The breakdown of time among these activities depends on several factors; registration, for example, only needs to be done once unless the application’s manifest changes. The language (JavaScript, C#, VB, or C++) has an obvious impact as well, as does the “temperature” of the scenario – whether a build has been performed, whether code has changed, and so forth. We defined four different scenarios across the four languages to come up with the following matrix for performance analysis:

 

Full

1 Line

No Change

F4 (Refresh)

C++

X

X

X

 

VB

X

X

X

 

C#

X

X

X

 

JavaScript

X

X

X

X

Note that the F4 scenario only applies to the JavaScript case; more on this below.

 

We defined the three temperatures as follows:

Cold – The first F5 of an app, including its registration. This will include a full build and deploy.

Warm – A one-line change after the cold F5 has completed. Warm is faster than cold because builds are incremental rather than full, the app is registered, various caches are primed, and so forth. Warm is the “sweet spot” where we expect most F5’s to occur as people iterate in tight compile/edit/debug iterations, and so it’s the most important of the three scenarios.

Hot – Hitting F5 again with no intervening change. Hot is typically faster than warm because a fast up-to-date check is performed that bypasses build entirely for native and managed code (and in a future release, JavaScript).

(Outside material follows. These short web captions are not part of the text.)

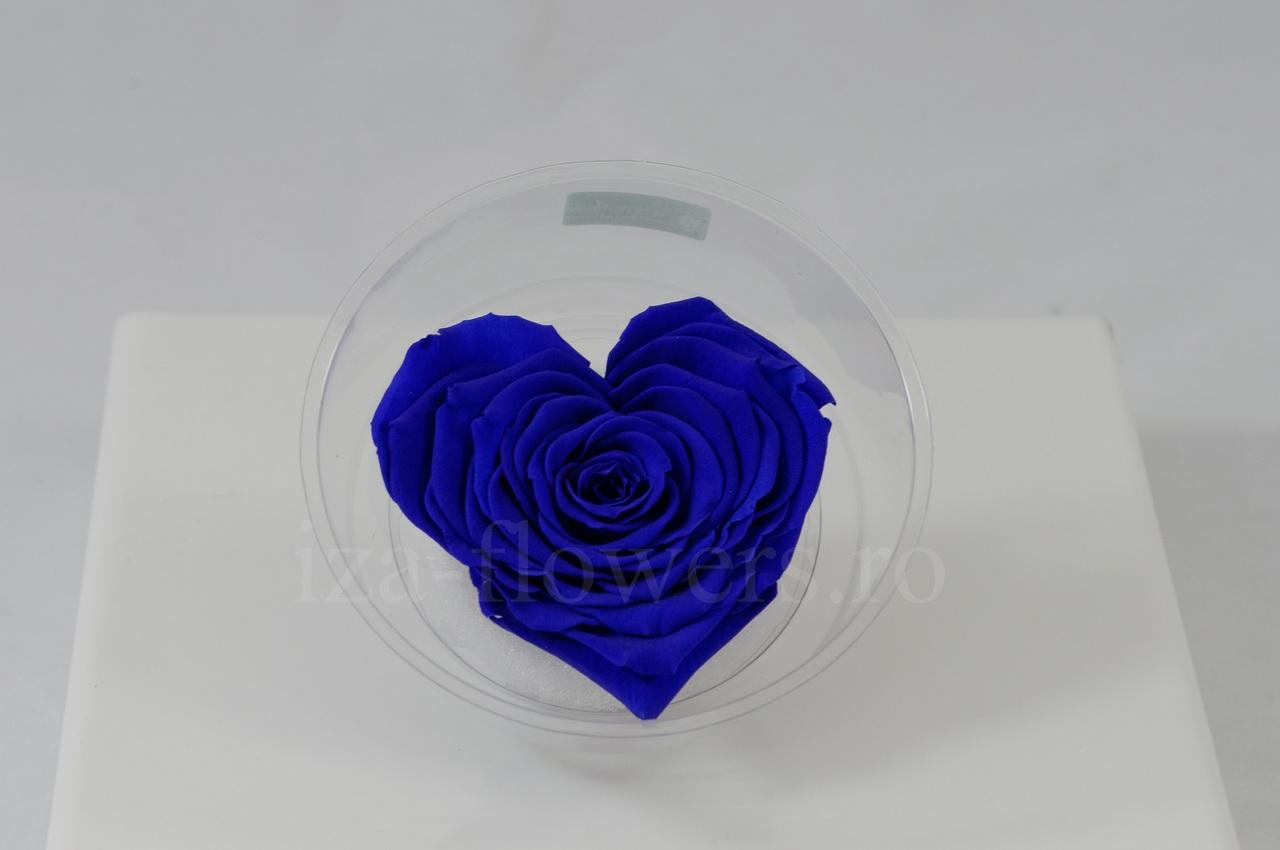 Cap trandafir criogenat albastru in forma de inima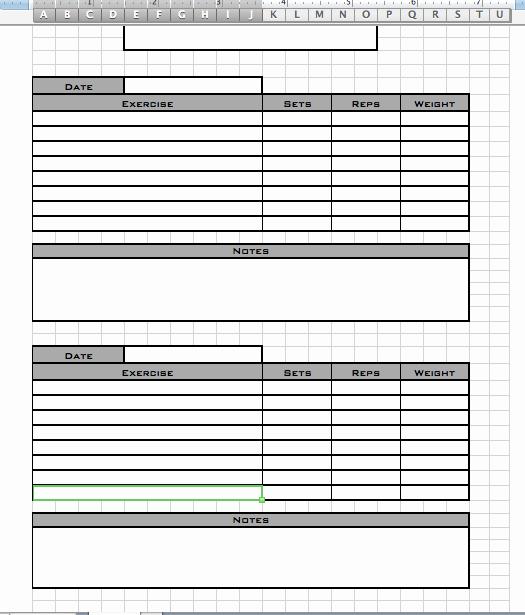 Personal Training Workout Log Template Elegant Personal Workout Log Template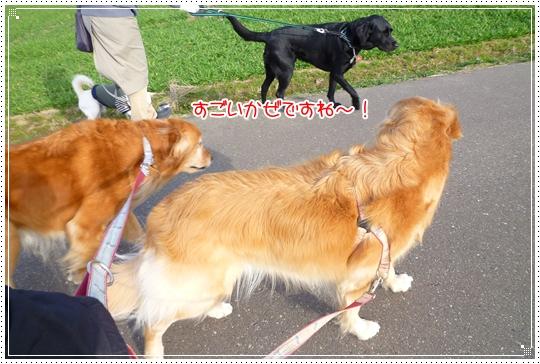 2010,2,25お散歩6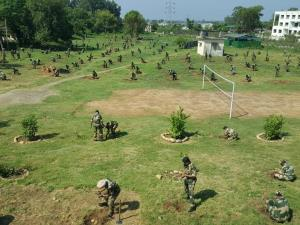 BSF plants over 40,000 saplings in Jammu region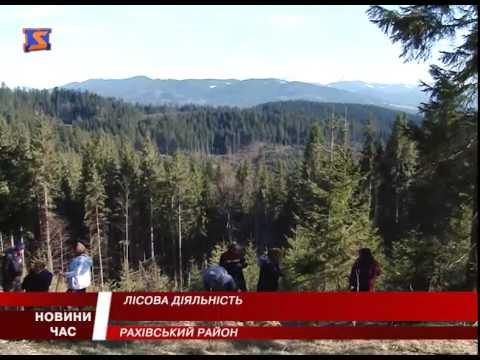 Лісова діяльність. На Закарпатті засадили 5 гектарів лісу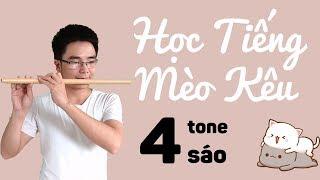 Học Tiếng Mèo Kêu - Cover Bằng 4 Tone Sáo Hiếm: B4, C5#, D5, E5 | Sáo Trúc Bùi Gia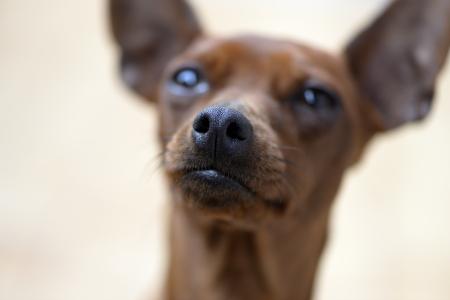pincher: pincher dog breed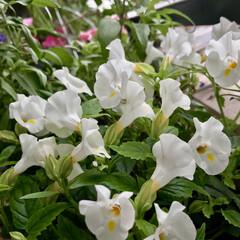 ベランダガーデン/Flower 🌈🌺🌴🏖🌻🦩٩(*´︶`*)۶おはよ〜♬…
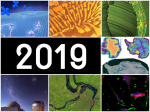 DOE's Office of Science shared more than 1500 stories about our research in 2019.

To test the languages, we used the Grid template that ships with Visual Studio to find the first level of performance issues. Using a small example like this has two primary advantages in the initial testing phases: It’s small enough to capture and view the sampling traces easily, and fixed overhead tends to dominate (the rendering of the UI mode shift in Visual Studio is a good example; animated transitions, which were present in //BUILD and then removed for Beta, is another). On the downside, small examples like this fail to uncover breadth, end-to-end, and scalability issues. To catch those, we also look at larger test cases with both synthetic and real world apps, including the Zune and Bing apps you can download from the Beta app store. Real apps are the best proxies for actual developer experience, and synthetic load testing helps us find non-linear problems of scale – for example, we found an issue where we were accidentally turning warm cases cold by deploying more than what actually changed, behavior that stands out with larger apps and especially by plotting deployment times against app sizes.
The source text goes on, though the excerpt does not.